* Work instructions *
Leaving out all pictures, transcribe exactly the lines between the line with "Of the list" and the last line of the records below, both included.

* Raw data *
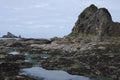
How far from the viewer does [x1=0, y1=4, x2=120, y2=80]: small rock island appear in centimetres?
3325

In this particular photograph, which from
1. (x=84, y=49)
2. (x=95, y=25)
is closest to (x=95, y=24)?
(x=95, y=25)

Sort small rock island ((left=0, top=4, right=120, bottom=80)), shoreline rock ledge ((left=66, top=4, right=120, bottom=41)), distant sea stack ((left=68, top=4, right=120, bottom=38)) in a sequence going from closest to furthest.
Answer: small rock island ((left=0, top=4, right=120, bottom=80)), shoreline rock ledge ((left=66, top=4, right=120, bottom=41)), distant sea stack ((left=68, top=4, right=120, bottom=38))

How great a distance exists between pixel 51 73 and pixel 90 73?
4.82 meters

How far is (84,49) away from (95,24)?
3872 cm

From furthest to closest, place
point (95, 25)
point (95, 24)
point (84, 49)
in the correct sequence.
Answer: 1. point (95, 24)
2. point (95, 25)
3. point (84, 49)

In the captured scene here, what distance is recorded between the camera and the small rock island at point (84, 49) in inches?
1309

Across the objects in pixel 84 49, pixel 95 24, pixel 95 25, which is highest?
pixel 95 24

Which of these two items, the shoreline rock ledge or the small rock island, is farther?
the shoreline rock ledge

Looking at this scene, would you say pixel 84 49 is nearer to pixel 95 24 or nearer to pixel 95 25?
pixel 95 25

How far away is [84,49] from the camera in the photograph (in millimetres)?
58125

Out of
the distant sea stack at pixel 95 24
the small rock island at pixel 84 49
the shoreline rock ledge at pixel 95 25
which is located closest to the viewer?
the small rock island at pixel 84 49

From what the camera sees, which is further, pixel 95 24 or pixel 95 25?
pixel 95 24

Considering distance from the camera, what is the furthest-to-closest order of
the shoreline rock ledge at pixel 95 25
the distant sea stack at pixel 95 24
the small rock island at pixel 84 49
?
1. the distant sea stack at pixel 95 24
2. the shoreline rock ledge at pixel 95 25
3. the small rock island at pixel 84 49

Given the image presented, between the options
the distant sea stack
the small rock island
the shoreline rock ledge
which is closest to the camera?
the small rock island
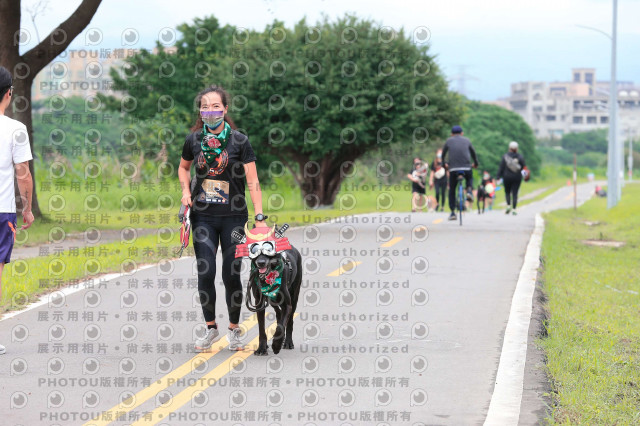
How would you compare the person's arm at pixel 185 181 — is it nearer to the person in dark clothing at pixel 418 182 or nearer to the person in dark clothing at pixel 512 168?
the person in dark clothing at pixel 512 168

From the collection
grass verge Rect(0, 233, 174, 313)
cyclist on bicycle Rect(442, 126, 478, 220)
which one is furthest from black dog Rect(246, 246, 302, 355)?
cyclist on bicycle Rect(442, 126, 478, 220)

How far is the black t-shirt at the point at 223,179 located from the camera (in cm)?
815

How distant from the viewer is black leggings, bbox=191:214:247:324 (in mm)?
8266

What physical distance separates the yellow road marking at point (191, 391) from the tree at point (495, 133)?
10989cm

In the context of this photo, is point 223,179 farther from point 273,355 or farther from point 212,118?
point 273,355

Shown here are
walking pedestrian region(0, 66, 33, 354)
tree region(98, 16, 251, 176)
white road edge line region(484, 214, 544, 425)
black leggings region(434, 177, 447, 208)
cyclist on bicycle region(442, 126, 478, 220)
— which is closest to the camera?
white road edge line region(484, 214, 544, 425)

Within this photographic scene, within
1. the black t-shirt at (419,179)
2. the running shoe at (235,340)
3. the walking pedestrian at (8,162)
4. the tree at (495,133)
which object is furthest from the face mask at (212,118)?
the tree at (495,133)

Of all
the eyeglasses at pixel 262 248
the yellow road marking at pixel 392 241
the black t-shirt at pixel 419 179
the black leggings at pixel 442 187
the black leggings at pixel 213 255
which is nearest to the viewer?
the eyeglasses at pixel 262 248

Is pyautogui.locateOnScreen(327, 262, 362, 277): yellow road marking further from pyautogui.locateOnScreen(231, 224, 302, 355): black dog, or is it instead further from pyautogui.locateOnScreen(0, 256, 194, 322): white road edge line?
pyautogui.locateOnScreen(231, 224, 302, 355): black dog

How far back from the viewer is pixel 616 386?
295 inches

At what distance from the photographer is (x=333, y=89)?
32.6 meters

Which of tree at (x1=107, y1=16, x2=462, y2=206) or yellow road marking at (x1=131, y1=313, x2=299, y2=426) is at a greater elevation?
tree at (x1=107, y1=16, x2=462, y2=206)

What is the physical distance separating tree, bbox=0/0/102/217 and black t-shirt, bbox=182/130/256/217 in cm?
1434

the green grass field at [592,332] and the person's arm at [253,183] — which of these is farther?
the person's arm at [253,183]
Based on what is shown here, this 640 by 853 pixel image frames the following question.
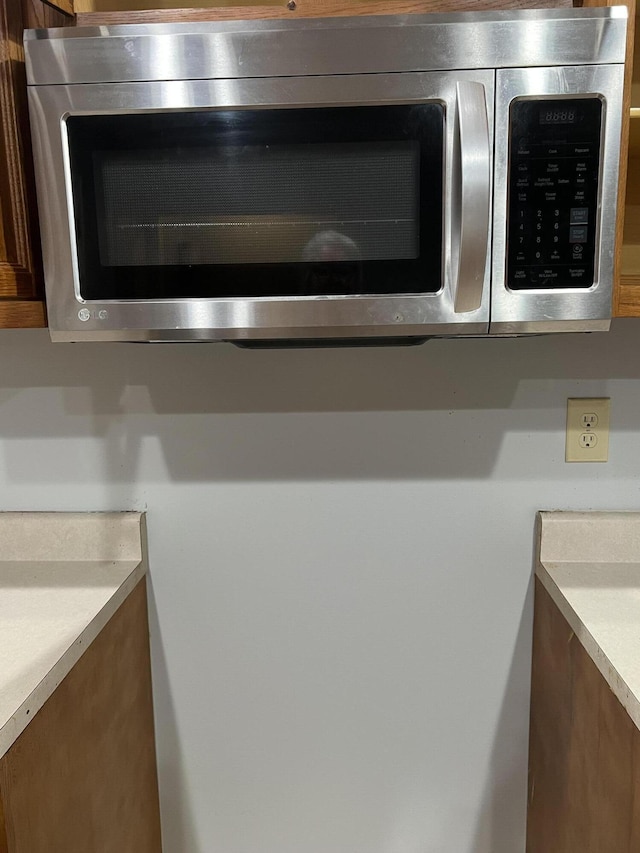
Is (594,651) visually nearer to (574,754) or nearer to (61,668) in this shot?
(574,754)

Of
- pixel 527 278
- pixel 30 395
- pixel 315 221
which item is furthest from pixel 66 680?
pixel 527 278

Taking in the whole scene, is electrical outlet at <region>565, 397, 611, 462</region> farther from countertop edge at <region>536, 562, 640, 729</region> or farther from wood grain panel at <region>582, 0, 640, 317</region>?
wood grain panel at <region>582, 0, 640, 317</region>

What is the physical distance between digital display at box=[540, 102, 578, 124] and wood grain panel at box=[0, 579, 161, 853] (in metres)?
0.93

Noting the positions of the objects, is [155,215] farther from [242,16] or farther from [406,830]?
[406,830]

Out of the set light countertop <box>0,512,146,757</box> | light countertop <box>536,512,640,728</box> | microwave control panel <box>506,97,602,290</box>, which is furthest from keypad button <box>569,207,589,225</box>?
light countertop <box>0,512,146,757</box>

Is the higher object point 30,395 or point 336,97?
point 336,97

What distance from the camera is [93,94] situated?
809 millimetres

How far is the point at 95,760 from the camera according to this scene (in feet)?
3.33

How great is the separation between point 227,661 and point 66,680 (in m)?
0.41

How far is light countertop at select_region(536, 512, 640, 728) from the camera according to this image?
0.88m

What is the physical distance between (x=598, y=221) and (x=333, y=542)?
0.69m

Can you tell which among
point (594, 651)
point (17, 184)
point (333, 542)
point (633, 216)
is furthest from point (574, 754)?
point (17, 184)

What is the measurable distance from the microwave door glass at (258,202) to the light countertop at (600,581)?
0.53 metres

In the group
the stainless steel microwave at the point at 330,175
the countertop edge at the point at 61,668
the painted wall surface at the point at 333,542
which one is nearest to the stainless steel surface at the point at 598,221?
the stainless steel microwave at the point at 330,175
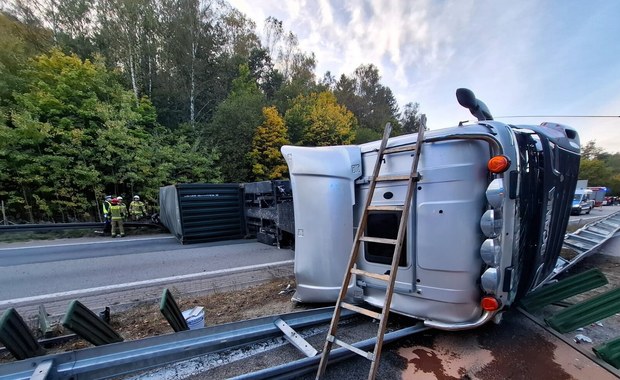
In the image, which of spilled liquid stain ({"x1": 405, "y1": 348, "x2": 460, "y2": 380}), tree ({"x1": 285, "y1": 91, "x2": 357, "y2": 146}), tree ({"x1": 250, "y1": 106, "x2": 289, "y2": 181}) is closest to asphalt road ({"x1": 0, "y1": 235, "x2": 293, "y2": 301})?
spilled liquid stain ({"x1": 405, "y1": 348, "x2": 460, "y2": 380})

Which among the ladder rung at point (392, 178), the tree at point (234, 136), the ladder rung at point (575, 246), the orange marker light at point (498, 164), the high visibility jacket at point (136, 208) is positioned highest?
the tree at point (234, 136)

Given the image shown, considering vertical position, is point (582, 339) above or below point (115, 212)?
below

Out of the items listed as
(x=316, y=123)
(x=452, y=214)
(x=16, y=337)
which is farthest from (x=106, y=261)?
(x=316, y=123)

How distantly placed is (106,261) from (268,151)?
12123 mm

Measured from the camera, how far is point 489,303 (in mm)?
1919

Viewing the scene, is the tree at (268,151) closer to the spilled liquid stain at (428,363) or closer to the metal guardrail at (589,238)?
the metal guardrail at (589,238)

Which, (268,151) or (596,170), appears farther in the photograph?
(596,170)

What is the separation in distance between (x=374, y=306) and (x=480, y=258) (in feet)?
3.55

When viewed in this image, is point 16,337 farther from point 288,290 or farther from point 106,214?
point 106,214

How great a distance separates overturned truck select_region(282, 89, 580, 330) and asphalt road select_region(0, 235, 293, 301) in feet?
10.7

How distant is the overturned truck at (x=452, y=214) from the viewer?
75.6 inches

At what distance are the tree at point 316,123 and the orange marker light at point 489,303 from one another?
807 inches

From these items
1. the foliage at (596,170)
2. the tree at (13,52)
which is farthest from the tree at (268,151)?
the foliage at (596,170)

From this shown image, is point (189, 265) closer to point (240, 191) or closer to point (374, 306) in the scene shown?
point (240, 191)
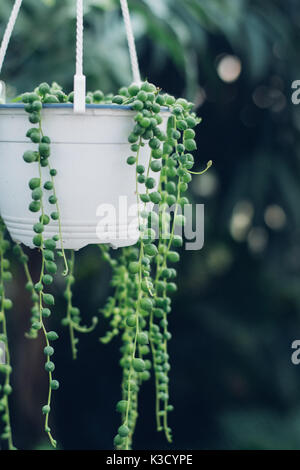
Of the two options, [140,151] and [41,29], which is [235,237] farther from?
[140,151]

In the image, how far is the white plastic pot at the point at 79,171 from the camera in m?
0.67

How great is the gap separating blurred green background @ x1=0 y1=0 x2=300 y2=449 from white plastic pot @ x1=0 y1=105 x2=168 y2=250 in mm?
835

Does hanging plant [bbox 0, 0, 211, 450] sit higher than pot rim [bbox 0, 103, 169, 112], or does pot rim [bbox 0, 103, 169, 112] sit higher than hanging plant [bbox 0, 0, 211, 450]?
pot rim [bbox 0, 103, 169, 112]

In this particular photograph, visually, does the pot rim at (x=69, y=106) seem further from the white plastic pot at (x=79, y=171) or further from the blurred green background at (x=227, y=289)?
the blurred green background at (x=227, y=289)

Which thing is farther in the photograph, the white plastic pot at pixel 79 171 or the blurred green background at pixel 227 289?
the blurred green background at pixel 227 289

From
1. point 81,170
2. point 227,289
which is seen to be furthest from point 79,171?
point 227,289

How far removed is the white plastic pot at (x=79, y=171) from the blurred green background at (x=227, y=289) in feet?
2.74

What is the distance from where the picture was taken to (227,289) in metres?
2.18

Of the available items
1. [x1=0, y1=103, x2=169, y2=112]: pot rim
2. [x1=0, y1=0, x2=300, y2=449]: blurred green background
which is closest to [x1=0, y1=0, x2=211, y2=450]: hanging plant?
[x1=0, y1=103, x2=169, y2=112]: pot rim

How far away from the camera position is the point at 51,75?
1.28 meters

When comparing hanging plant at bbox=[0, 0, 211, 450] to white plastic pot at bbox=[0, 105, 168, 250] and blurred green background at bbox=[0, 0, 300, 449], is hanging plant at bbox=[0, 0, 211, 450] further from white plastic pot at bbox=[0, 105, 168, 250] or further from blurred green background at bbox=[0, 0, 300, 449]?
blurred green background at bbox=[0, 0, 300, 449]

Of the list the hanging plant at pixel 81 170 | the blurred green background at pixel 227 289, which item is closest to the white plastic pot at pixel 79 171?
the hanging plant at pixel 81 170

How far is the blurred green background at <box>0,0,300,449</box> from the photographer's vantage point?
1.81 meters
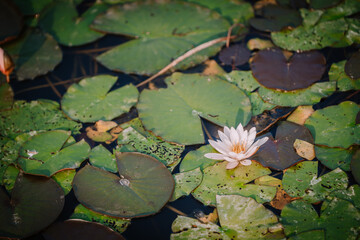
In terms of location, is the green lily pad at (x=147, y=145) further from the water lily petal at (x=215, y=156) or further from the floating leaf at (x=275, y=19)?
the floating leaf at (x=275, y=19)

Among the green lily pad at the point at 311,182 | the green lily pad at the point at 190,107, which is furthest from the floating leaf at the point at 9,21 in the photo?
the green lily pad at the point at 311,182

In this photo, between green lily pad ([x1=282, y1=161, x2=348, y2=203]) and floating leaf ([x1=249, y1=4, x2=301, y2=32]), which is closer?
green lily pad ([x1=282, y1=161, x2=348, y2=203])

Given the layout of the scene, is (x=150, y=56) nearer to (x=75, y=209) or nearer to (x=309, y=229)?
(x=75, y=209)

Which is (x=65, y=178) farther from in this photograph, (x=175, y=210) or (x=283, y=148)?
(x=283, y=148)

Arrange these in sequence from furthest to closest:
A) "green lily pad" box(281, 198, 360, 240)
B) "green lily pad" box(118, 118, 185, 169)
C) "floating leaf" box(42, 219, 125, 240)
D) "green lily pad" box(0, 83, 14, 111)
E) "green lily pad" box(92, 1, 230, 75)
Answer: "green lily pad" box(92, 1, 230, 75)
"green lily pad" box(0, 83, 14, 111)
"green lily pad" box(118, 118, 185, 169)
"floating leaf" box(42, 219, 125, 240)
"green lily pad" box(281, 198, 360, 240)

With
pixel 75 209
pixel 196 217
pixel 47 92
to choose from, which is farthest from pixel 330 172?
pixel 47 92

* Solution *
Of the list the hanging plant at pixel 81 170 | the blurred green background at pixel 227 289, which item is closest to the white plastic pot at pixel 79 171?
the hanging plant at pixel 81 170

How far is the blurred green background at <box>0,0,300,449</box> from the photographer's vantage point?
1.81 meters
In terms of location, is the green lily pad at (x=147, y=145) further from the water lily petal at (x=215, y=156) or further from the floating leaf at (x=275, y=19)?
the floating leaf at (x=275, y=19)

Among the green lily pad at the point at 311,182 | the green lily pad at the point at 190,107, which is furthest from the floating leaf at the point at 9,21 in the photo?
the green lily pad at the point at 311,182

In this photo, between green lily pad ([x1=282, y1=161, x2=348, y2=203]) and floating leaf ([x1=249, y1=4, x2=301, y2=32]), which is closer?
green lily pad ([x1=282, y1=161, x2=348, y2=203])

Given the layout of the scene, is (x=150, y=56) nearer to (x=75, y=209) or nearer to (x=309, y=229)?
(x=75, y=209)

Which is (x=65, y=178) farther from in this photograph, (x=175, y=210) or (x=283, y=148)?
(x=283, y=148)

Arrange these in sequence from furthest to closest:
A) "green lily pad" box(281, 198, 360, 240)
B) "green lily pad" box(118, 118, 185, 169)
C) "floating leaf" box(42, 219, 125, 240)
D) "green lily pad" box(0, 83, 14, 111)
E) "green lily pad" box(92, 1, 230, 75)
Answer: "green lily pad" box(92, 1, 230, 75)
"green lily pad" box(0, 83, 14, 111)
"green lily pad" box(118, 118, 185, 169)
"floating leaf" box(42, 219, 125, 240)
"green lily pad" box(281, 198, 360, 240)

With
pixel 75 209
pixel 196 217
pixel 47 92
to choose from, which is farthest from pixel 330 172?
pixel 47 92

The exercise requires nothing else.